Alors, la main droite toujours attachée au verre de bière, il lève la gauche, et, grave: "Mes excuses, je ne savais pas. Condoléances". Et, avec pudeur et discrétion, il s'en retourne s'attacher des deux mains à sa bière.

Mon ami du bistrot sait, c'est bien.

Je lirai Le Mandarin Noir, plus tard.

Chou(qu)ette

Françoise Tomeno
16 octobre 2013

Je suis venue de bonne heure ce matin, Lulu n'était pas encore arrivée. 

Il pleuvait des cordes, comme on dit, et je n'avais pas l'intention de filer ma balade le long de le Loire. Je me suis donc plongée avec délices dans la lecture d'un livre de Gilles Lapouge, "Utopies et civilisations". J'adore!
J'adore Gilles Lapouge et son incomparable style où la poésie le dispute à la culture et à la géographie. Si si, à la géographie; c'est un rois des "lieux", il en parle si bien. 
J'adore ce livre, je l'avais déjà lu il y a bien longtemps.
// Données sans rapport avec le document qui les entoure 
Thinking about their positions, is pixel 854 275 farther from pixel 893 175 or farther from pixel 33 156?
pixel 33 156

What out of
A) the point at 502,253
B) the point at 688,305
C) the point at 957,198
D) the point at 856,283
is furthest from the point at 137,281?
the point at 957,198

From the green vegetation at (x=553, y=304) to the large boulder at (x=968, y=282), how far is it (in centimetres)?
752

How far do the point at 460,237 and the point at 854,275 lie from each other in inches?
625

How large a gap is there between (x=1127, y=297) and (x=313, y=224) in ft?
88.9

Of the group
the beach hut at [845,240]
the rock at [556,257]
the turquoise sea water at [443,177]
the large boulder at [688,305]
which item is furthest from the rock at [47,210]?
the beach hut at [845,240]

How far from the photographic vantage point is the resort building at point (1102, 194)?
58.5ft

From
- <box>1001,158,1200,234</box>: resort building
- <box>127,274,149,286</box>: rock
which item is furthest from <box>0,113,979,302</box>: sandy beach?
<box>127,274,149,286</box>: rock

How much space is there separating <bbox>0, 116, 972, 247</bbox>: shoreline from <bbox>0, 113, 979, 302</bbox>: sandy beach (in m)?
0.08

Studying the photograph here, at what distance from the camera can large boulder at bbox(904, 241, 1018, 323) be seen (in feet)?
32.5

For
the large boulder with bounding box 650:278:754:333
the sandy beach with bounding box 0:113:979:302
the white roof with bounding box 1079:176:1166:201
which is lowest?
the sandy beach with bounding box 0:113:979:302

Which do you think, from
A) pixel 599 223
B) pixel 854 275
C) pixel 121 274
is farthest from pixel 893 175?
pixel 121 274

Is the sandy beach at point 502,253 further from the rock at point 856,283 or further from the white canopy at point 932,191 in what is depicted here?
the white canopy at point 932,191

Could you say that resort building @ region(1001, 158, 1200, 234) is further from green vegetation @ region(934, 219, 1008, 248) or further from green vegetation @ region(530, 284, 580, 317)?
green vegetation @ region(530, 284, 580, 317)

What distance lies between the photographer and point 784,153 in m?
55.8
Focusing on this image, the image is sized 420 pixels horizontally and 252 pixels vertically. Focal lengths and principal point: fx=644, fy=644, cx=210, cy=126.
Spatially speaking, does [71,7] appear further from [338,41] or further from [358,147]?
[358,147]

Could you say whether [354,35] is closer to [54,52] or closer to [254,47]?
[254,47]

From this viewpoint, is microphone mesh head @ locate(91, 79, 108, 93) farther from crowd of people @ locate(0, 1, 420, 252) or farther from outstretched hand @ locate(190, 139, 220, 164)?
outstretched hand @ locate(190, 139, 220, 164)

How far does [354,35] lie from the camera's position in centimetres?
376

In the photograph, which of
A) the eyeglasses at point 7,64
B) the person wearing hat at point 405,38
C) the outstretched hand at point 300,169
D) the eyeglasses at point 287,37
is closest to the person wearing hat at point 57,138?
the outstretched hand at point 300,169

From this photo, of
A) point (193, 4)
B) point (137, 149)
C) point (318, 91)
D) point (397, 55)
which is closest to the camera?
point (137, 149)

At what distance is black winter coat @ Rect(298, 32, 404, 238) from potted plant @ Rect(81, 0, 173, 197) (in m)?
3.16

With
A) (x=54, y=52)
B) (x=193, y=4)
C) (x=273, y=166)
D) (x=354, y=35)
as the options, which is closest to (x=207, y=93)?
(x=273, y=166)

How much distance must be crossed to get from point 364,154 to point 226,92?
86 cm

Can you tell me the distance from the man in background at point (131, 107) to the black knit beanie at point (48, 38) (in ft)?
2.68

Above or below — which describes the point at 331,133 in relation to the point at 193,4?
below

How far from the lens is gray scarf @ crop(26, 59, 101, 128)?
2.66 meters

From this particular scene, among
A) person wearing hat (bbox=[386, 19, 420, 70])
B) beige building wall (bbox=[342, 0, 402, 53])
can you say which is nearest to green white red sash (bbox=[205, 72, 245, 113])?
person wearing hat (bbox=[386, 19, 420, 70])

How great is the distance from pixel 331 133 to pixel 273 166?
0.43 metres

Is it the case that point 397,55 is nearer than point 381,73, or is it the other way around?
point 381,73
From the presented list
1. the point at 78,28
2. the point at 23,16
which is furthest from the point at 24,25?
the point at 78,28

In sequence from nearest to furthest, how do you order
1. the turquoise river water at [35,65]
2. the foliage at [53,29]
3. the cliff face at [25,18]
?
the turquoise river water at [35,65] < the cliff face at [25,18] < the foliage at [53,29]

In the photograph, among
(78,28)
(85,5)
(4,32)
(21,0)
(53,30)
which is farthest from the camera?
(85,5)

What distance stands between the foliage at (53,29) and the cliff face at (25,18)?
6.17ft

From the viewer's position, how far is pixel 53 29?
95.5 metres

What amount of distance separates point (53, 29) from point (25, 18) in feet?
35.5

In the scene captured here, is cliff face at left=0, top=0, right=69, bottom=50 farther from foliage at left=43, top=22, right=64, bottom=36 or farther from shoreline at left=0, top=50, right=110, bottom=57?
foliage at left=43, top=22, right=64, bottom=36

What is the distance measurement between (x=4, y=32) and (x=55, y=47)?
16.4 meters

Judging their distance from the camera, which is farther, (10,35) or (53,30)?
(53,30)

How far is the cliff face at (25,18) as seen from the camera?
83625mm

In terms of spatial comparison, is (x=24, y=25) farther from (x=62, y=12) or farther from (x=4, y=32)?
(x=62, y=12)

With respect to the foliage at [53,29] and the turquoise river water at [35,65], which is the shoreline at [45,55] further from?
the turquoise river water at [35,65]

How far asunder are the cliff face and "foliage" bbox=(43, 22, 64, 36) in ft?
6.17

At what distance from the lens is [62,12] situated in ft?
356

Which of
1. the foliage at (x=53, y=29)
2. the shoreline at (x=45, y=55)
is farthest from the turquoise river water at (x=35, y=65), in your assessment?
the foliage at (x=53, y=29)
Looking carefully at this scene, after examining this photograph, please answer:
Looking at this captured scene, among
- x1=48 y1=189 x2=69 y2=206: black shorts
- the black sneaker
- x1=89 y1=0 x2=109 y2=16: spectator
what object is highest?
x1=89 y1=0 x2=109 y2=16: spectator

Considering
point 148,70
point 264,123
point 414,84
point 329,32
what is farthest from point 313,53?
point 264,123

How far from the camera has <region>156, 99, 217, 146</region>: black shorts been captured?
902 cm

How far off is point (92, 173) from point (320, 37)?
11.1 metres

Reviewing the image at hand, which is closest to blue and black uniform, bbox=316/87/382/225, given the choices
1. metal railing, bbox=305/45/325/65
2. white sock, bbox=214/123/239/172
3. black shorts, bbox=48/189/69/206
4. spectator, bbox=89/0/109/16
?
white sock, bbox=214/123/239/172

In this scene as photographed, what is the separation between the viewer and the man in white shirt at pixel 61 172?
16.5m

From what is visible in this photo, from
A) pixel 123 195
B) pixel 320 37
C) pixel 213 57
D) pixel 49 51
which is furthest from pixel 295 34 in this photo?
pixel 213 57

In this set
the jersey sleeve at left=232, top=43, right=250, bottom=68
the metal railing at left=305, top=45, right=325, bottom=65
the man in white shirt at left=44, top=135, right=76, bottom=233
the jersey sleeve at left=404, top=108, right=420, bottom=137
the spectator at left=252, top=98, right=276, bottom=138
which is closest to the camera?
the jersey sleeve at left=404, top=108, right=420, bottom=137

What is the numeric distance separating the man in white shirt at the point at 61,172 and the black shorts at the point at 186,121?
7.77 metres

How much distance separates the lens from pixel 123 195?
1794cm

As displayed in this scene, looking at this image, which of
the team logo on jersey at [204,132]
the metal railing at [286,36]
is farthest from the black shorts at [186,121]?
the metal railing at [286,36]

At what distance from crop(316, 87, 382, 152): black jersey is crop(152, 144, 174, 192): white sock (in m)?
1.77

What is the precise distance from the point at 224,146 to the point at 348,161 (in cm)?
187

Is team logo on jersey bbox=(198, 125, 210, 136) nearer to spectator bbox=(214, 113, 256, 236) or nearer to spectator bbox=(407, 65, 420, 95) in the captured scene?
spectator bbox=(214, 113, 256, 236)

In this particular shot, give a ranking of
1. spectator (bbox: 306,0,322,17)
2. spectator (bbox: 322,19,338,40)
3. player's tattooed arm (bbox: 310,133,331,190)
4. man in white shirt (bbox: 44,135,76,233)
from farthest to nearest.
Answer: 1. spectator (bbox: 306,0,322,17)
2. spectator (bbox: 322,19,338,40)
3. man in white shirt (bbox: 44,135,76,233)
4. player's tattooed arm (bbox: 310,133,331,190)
Lulu arrive. je lui passe la Nouvelle République, le journal local, que j'avais parcouru avant de foncer tête baissée dans mon livre. Je la lui passe, mais seulement après qu'elle ait installé très confortablement sa petite chienne Justine sur la couverture qu'elle transporte toujours quand Justine est avec elle.

Et puis voici un  nouveau, un  nouveau pour moi dans ce bistrot. Seulement dans ce bistrot, parce qu'il m'est familier. Lorsque je travaillais dans le quartier, je le croisais parfois, lunaire. Il semblait entouré d'un nuage de coton très doux. On aurait presque pu palper le nuage.

Jean Louis, il s'appelle. C'est Mimi qui, en lui disant bonjour, me l'apprend. Il va bien, Jean-Louis. "juste un peu humide" précise-t-il en répondant au "Bonjour Jean-Louis, ça va?" de Mimi.

Il dégage quelque chose de ralenti, de doux. Il est là et il n'est pas là. 

Mimi, elle, est bien là, c'est elle qui est de comptoir ce matin-là.

Nous sommes absorbés, qui dans la Nounou (la Nouvelle République...), qui dans son nuage de coton très doux, qui dans ses Utopies. Nous n'avons pas vu Mimi enfiler sa veste. 
"Quelqu'un a besoin de quelque chose à la boulangerie?", interroge Mimi. Sourires, et ... non, personne n'a besoin de quelque chose à la boulangerie. Lulu s'inquiète de ce que Mimi n'emporte pas de parapluie. La pluie n'a pas cessé. "Je passerai à travers les gouttes" dit Mimi en franchissant la porte.

Lorsqu'elle revient, non seulement elle est passée à travers les gouttes, Mimi, mais elle a trouvé quelque chose à la boulangerie. Nous n'avions besoin de rien? Peut-être bien. Mais Mimi nous offre, à chacun, une chouquette. 

C'était chouette, ce matin. Et chacun, chacune, avec ou sans nuage, a goûté ce présent partagé. 

Il pleuvait des cordes et des chouquettes.